■ **Document text**:
——

From the experiment, the energy gap (Eg) of Cu-BTC MOF was experimentally reported to be 3.6 eV . Based on the optimized structure of the Cu-BTC cluster, the energy gap based on the M06-L calculation is predicted to be 1.21 eV which is significantly lower than the experimental value. To obtain a more accurate prediction of the energy gap, single-point calculations were performed on M06-L-optimized structures by using hybrid M06 functional at the combination of 6-311G(d,p) + SDD ECP basis sets. The M06-calculated energy gap of the Cu-BTC cluster was predicted to be 3.55 eV which is consistent with the experimental observation . Therefore, all reported values in this work were obtained by using the M06//M06-L level of theory. The M06 functional predicts the energy gap of M06-L-optimized Fe-BTC, Ni-BTC, Zn-BTC, and Pd-BTC clusters to be 2.33 eV, 3.73 eV, 5.63 eV, and 3.22 eV, respectively.

——

■ **Supplied material**:
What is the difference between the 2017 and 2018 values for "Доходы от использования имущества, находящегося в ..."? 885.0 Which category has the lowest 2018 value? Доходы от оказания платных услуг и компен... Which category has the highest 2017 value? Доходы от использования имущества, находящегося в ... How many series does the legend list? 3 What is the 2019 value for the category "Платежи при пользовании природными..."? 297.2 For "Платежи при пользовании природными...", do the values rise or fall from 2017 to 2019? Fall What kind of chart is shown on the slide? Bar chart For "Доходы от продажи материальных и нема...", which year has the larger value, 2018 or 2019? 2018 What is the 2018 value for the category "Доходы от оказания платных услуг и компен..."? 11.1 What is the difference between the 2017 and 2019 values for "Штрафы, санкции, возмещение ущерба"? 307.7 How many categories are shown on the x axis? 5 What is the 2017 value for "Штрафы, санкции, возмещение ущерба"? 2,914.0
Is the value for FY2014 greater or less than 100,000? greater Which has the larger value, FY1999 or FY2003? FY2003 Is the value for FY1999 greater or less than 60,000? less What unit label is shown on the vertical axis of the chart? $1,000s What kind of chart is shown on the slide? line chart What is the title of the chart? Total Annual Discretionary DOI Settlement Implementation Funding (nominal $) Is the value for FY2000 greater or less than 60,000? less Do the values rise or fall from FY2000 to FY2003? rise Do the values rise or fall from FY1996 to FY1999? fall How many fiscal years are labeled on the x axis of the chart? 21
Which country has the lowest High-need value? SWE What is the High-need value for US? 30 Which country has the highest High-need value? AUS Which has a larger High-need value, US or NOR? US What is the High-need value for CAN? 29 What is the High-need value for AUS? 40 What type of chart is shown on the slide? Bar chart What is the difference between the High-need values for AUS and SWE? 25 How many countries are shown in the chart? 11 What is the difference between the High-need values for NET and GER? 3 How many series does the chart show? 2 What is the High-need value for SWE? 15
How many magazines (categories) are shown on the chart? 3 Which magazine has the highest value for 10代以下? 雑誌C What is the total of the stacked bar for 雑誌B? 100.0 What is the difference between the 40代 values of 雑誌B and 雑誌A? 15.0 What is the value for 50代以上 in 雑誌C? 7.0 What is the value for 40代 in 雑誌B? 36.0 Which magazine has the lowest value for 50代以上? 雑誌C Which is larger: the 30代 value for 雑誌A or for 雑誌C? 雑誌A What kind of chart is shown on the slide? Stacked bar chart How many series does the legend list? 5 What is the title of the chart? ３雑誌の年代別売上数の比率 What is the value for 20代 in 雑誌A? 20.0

——

■ **Activity A**: Reproduce the passage on metal-BTC energy gaps from "From the experiment, the" up to and including "3.22 eV, respectively.", substituting "band gap" for "energy gap" at every occurrence.
■ **Activity B**: Write the next paragraph of the passage on metal-BTC energy gaps, following on from its final sentence.

■ **Final answer A**:
From the experiment, the band gap (Eg) of Cu-BTC MOF was experimentally reported to be 3.6 eV . Based on the optimized structure of the Cu-BTC cluster, the band gap based on the M06-L calculation is predicted to be 1.21 eV which is significantly lower than the experimental value. To obtain a more accurate prediction of the band gap, single-point calculations were performed on M06-L-optimized structures by using hybrid M06 functional at the combination of 6-311G(d,p) + SDD ECP basis sets. The M06-calculated band gap of the Cu-BTC cluster was predicted to be 3.55 eV which is consistent with the experimental observation . Therefore, all reported values in this work were obtained by using the M06//M06-L level of theory. The M06 functional predicts the band gap of M06-L-optimized Fe-BTC, Ni-BTC, Zn-BTC, and Pd-BTC clusters to be 2.33 eV, 3.73 eV, 5.63 eV, and 3.22 eV, respectively.

■ **Final answer B**:
Optimized structures of adsorption complexes are shown in Figs. 2-3. The adsorption of SO2 molecules on the metal site of five metal paddlewheel units was investigated by the M06//M06-L level of theory. For SO2 adsorption, there are two possible configurations of the adsorbed sulfur dioxide (SO2) for interacting with the metal center of metal-paddlewheel units. One is the interaction between the SO2 molecule on the metal center of paddlewheel units via a terminal oxygen atom (O-bound complex). The other is the interaction via the central sulfur atom of the SO2 molecule (S-bound complex). For the former configuration, the distance between the SO2 oxygen atom and the metal center of paddlewheel units increases from 1.947 Å (Fe-BTC) to 2.648 Å (Pd-BTC). After the adsorption, two S-O bonds become inequivalent in which an S-O bond of SO2 molecule elongates from 1.463 Å to 1.536, 1.484, 1.478, 1.495, and 1.476 Å for the adsorption on Fe-BTC, Ni-BTC, Cu-BTC, Zn-BTC, and Pd-BTC paddlewheels, respectively. The adsorption energy for SO2 on the metal center in the O-bound complex increases as follows: Pd-BTC (–2.90 kcal mol−1) < Cu-BTC (–6.66 kcal mol−1) < Ni-BTC (–12.01 kcal mol−1) < Zn-BTC (–13.60 kcal mol−1) < Fe-BTC (–19.60 kcal mol−1).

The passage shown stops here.